| TEXTO |
Ao contrário do que é historicamente convencionado, os Vikings, não os portugueses, terão sido os primeiros a colonizar os Açores. Pelo menos, é esta a conclusão de um estudo recente, publicado na revista científica americana Proceedings of the National Academy of Sciences e liderado pelo ecologista Pedro Raposeiro, que recolheu e analisou sedimentos em lagos, fezes de animais, fungos e ainda o ADN de ratos que ainda habitam a ilha.

Não é sequer a primeira evidência que existe nesse sentido e esta nova investigação vem dar força à tese de que foram mesmo os nórdicos os primeiros a ocupar aquele território. Como explica a revista Science, e outras publicações como o The Guardian, que deram destaque ao estudo de Raposeiro, os investigadores começaram a recolher “núcleos cilíndricos de sedimentos de cinco leitos de lagos ao redor do arquipélago como parte de um esforço para detalhar a história climática da região”.

| OBJETIVO A |
De acordo com o texto sobre a colonização dos Açores, quem liderou o estudo recente?
| OBJETIVO B |
Indique se cada afirmação concorda com o texto sobre a colonização dos Açores, responda sim ou não e cite as palavras do texto que o decidem. (i) O estudo foi publicado na revista Science. (ii) Os investigadores recolheram sedimentos de cinco leitos de lagos. (iii) Esta investigação é a primeira evidência de que os nórdicos ocuparam o território.
| OBJETIVO C |
Prossiga a redação do texto sobre a presença dos Vikings nos Açores a partir da última frase apresentada.

| DADOS BRUTOS |
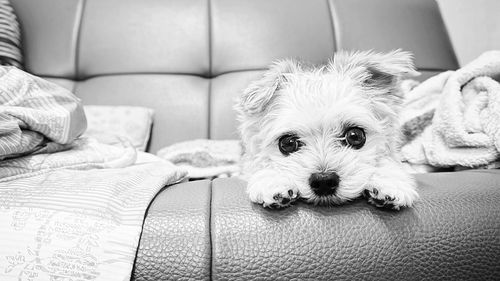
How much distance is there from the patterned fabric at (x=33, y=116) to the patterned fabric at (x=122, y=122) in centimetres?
48

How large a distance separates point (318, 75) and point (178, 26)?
983mm

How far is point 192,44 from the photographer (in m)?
1.72

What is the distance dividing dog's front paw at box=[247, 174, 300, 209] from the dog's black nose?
56 millimetres

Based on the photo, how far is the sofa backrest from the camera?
1652 millimetres

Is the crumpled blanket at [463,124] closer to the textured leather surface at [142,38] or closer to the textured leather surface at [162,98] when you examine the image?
the textured leather surface at [162,98]

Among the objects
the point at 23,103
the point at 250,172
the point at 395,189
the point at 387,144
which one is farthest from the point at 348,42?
the point at 23,103

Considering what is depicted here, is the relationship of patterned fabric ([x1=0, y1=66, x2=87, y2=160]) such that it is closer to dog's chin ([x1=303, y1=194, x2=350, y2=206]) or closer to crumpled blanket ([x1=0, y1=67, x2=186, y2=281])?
crumpled blanket ([x1=0, y1=67, x2=186, y2=281])

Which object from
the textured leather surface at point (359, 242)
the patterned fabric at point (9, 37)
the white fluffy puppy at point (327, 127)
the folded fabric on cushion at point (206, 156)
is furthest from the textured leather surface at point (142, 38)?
the textured leather surface at point (359, 242)

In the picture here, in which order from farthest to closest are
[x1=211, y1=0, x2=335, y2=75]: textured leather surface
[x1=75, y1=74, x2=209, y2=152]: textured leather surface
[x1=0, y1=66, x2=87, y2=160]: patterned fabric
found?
[x1=211, y1=0, x2=335, y2=75]: textured leather surface, [x1=75, y1=74, x2=209, y2=152]: textured leather surface, [x1=0, y1=66, x2=87, y2=160]: patterned fabric

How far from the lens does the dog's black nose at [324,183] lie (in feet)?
2.32

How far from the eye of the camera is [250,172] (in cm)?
106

| RESPOSTA ESCRITA A |
O estudo foi liderado pelo ecologista Pedro Raposeiro.

| RESPOSTA ESCRITA B |
(i) Não: "publicado na revista científica americana Proceedings of the National Academy of Sciences".
(ii) Sim: "núcleos cilíndricos de sedimentos de cinco leitos de lagos ao redor do arquipélago".
(iii) Não: "Não é sequer a primeira evidência que existe nesse sentido".

| RESPOSTA ESCRITA C |
O objetivo era encontrar sinais da presença humana, como “pólen de colheitas não nativas ou esporos de fungos que crescem em fezes de gado”, e fizeram-no. Porém, ficaram surpreendidos ao perceber que os mesmo eram mais antigos: datavam do anos 700 a 850.

“As nossas reconstruções oferecem provas inequívocas da colonização pré-portuguesa dos Açores”, dizem os investigadores liderados por Raposeiro ao jornal britânico. E adiantam: “Estes resultados sugerem que os nórdicos foram provavelmente os primeiros colonizadores nas ilhas“.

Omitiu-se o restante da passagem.